Возникло в двадцатые годы и совсем новое сословие — в процентном отношении не столь многочисленное, но активное. Это были люди, поверившие в серьезность НЭПа и занявшиеся самостоятельной предпринимательской деятельностью: мелким производством, торговлей, предоставлением услуг. Поначалу, когда власть была заинтересована в развитии этого сектора экономики, бизнесменов романтически называли «красными купцами», потом вошел в употребление неприязненный термин «совбуры» («советские буржуи»), но со временем утвердилось несколько ироническое определение «нэпманы», подчеркивавшее инородность этого социального явления в условиях коммунистической действительности.
Подсчитать количество «нэпманов» довольно трудно, поскольку провести границу между ремесленником, работавшим на самого себя, но иногда использовавшим помощников, и хозяином, жившим за счет наемного труда, непросто. Местные власти часто решали произвольным образом, кто нэпман, а кто нет. Известно, что на пике НЭПа более или менее крупных частников насчитывалось около 200 тысяч. Всесоюзная перепись 1926 года причислила к «несельскохозяйственной буржуазии» 2 340 000 человек, еще несколько миллионов находились в «серой зоне». Если прибавить сюда «сельскохозяйственную буржуазию» — фермеров, которые для сезонных работ нанимали помощников, — цифра получается довольно внушительная.

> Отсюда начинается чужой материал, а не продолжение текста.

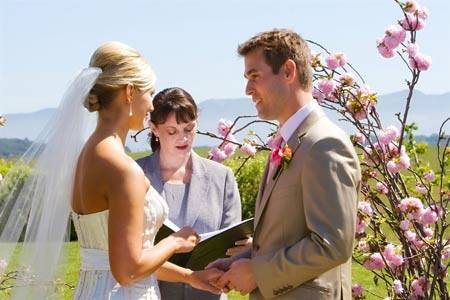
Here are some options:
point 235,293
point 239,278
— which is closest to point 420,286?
point 239,278

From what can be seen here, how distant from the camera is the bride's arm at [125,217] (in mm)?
3039

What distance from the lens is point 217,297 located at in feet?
14.5

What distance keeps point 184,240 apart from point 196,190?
1.08 metres

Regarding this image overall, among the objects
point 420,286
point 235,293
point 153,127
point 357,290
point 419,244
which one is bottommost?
point 235,293

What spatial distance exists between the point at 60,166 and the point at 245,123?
2695 mm

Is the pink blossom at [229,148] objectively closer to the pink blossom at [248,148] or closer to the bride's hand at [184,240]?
the pink blossom at [248,148]

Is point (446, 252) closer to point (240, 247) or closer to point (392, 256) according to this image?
point (392, 256)

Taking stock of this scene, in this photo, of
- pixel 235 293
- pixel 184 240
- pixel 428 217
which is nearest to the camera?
pixel 184 240

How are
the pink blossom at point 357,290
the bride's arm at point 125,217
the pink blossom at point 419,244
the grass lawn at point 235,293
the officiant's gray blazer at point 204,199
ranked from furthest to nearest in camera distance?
the grass lawn at point 235,293 → the pink blossom at point 357,290 → the pink blossom at point 419,244 → the officiant's gray blazer at point 204,199 → the bride's arm at point 125,217

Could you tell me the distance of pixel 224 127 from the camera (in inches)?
249

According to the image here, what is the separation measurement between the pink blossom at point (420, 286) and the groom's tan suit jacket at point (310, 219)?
2.43 metres

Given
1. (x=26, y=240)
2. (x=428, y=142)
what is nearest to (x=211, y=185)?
(x=26, y=240)

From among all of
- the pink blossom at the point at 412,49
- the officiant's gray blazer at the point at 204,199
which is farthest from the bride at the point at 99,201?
the pink blossom at the point at 412,49

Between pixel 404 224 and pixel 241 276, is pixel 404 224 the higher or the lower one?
the lower one
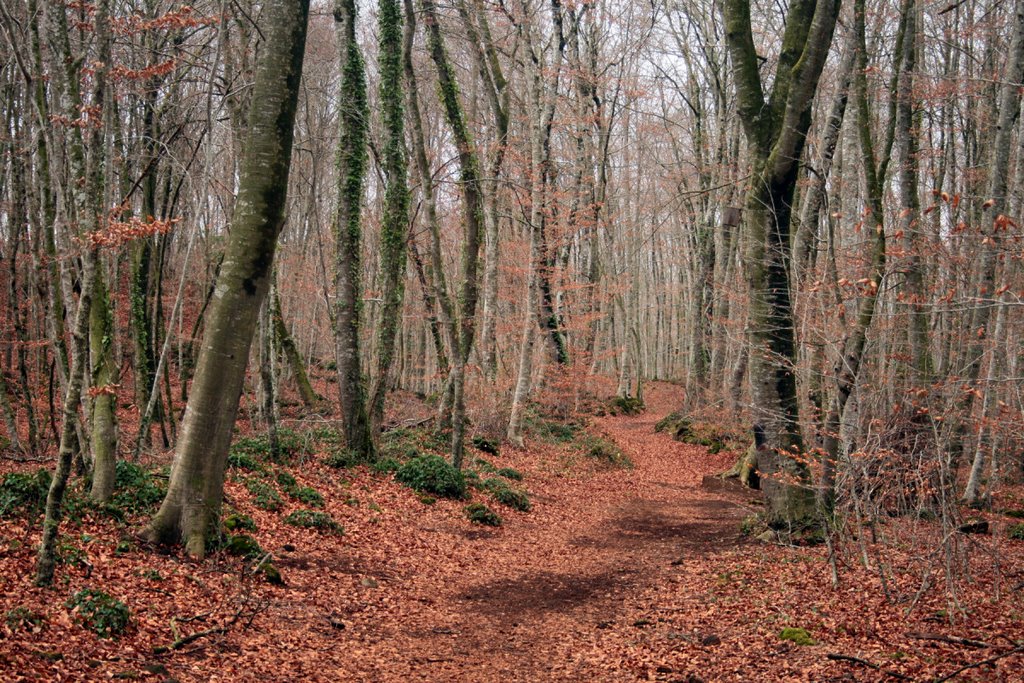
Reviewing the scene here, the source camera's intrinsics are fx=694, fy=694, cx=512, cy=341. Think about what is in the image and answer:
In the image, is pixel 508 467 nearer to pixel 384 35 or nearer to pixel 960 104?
pixel 384 35

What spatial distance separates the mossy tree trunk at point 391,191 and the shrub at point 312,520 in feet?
12.6

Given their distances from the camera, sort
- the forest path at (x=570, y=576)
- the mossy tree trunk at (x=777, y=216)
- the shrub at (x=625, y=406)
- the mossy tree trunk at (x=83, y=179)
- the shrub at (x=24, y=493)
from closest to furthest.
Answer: the mossy tree trunk at (x=83, y=179)
the forest path at (x=570, y=576)
the shrub at (x=24, y=493)
the mossy tree trunk at (x=777, y=216)
the shrub at (x=625, y=406)

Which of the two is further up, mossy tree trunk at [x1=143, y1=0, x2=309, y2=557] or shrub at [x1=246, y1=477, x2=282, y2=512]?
mossy tree trunk at [x1=143, y1=0, x2=309, y2=557]

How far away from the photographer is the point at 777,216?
880 cm

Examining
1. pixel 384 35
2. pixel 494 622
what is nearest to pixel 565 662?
pixel 494 622

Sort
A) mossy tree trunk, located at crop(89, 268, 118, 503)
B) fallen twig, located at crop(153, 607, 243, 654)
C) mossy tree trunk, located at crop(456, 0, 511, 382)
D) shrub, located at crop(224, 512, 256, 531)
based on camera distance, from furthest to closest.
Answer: mossy tree trunk, located at crop(456, 0, 511, 382) → shrub, located at crop(224, 512, 256, 531) → mossy tree trunk, located at crop(89, 268, 118, 503) → fallen twig, located at crop(153, 607, 243, 654)

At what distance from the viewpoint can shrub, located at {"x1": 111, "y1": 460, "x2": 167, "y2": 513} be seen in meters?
7.02

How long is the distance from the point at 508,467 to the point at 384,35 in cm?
874

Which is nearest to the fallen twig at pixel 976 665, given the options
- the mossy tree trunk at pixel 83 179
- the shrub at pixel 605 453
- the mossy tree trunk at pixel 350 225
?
the mossy tree trunk at pixel 83 179

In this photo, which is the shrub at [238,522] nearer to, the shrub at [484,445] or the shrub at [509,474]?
the shrub at [509,474]

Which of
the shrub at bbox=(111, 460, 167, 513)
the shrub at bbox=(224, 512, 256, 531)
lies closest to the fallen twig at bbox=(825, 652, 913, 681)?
the shrub at bbox=(224, 512, 256, 531)

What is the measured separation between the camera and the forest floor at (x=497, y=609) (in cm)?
470

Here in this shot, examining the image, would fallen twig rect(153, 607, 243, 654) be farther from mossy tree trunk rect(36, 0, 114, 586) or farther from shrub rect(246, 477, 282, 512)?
shrub rect(246, 477, 282, 512)

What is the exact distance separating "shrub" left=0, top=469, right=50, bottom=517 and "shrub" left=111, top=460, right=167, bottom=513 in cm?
62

Существование частного сектора было весьма небезоблачным. Государство и так называемая «общественность» относились к «совбурам» враждебно, коммунистическая пресса всячески разжигала у народных масс зависть и ненависть к нуворишам. Постоянно возрастало фискальное бремя — во второй половине десятилетия налог на нэпманов превышал 50 % дохода и взымался безжалостно, часто с нарушением правил. Через некоторое время частников начали подвергать и политическому остракизму. Торговцев, посредников, работодателей стали причислять к категории «лишенцев» — лиц с ограниченными гражданскими правами. Наименее чувствительной потерей было лишение избирательного права, которое при советской власти с самого начала являлось фикцией. Но имелись ограничения и более болезненные: запрет на получение высшего образования (в том числе для членов семей), запрет на занятие каких-либо должностей, лишение пенсии и так далее.
Неудивительно, что с 1928 года, когда стартовало «наступление на нэпмана», частники начали массово прекращать свою деятельность, так что всё это сословие за короткий срок в два-три года полностью исчезло.